BEGIN Available data

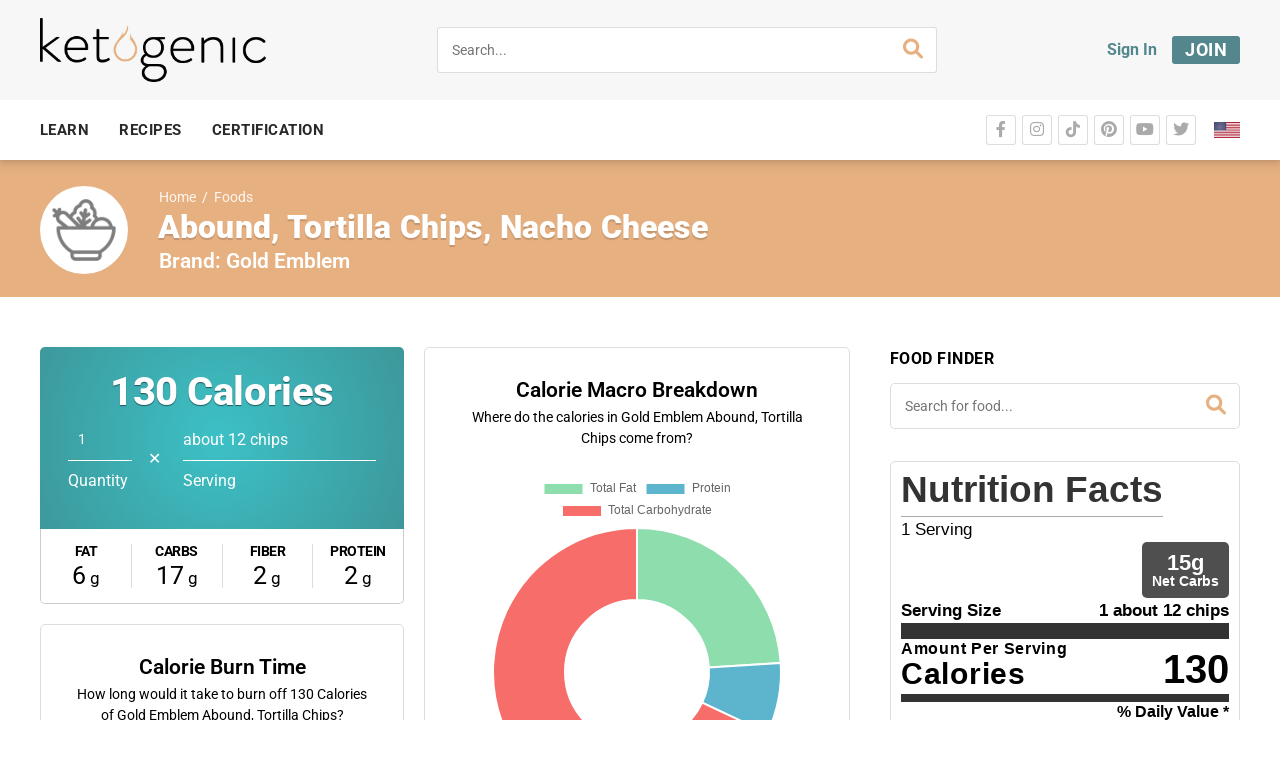

--- FILE ---
content_type: text/css; charset=UTF-8
request_url: https://ketogenic.com/wp-content/uploads/elementor/css/post-561186.css?ver=1674837190
body_size: -334
content:
.elementor-widget-heading .elementor-heading-title{font-family:var( --e-global-typography-primary-font-family ), Sans-serif;font-weight:var( --e-global-typography-primary-font-weight );color:var( --e-global-color-primary );}.elementor-561186 .elementor-element.elementor-element-54f9186 > .elementor-widget-container{margin:0px 0px 0px 0px;padding:0px 0px 0px 0px;}.elementor-561186 .elementor-element.elementor-element-54f9186 .elementor-heading-title{font-family:"Roboto", Sans-serif;font-size:15px;font-weight:600;color:#769665;}.elementor-561186 .elementor-element.elementor-element-a65423f > .elementor-widget-container{margin:0px 0px 0px 0px;padding:0px 0px 0px 0px;}/* Start custom CSS for heading, class: .elementor-element-54f9186 */.elementor-561186 .elementor-element.elementor-element-54f9186 {
    margin-bottom: 0;
}/* End custom CSS */
/* Start custom CSS for heading, class: .elementor-element-a65423f */.elementor-561186 .elementor-element.elementor-element-a65423f {
    margin-bottom: 0;
}/* End custom CSS */

--- FILE ---
content_type: application/javascript
request_url: https://koi-3qnmyij9km.marketingautomation.services/koi?rf=&hn=ketogenic.com&lg=en-US%40posix&sr=1280x720&cd=24&vr=2.4.1&se=1769680577103&ac=KOI-4AAQN4TT1K&ts=1769680577&pt=NaN&pl=NaN&loc=https%3A%2F%2Fketogenic.com%2Ffoods%2Fgold-emblem-abound-tortilla-chips-nacho-cheese%2F&tp=page&ti=Abound%2C%20Tortilla%20Chips%2C%20Nacho%20Cheese%20Macros%20-%20Ketogenic.com
body_size: -70
content:
window._ss.handleResponse({"isChatbotCapable":false,"trackingID":"202601|697b2ec11531d87d2639fe66","type":"page"});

END Available data

Write only the number of lines in the listing that hold the word "page".

◆ **Output of the task**: 2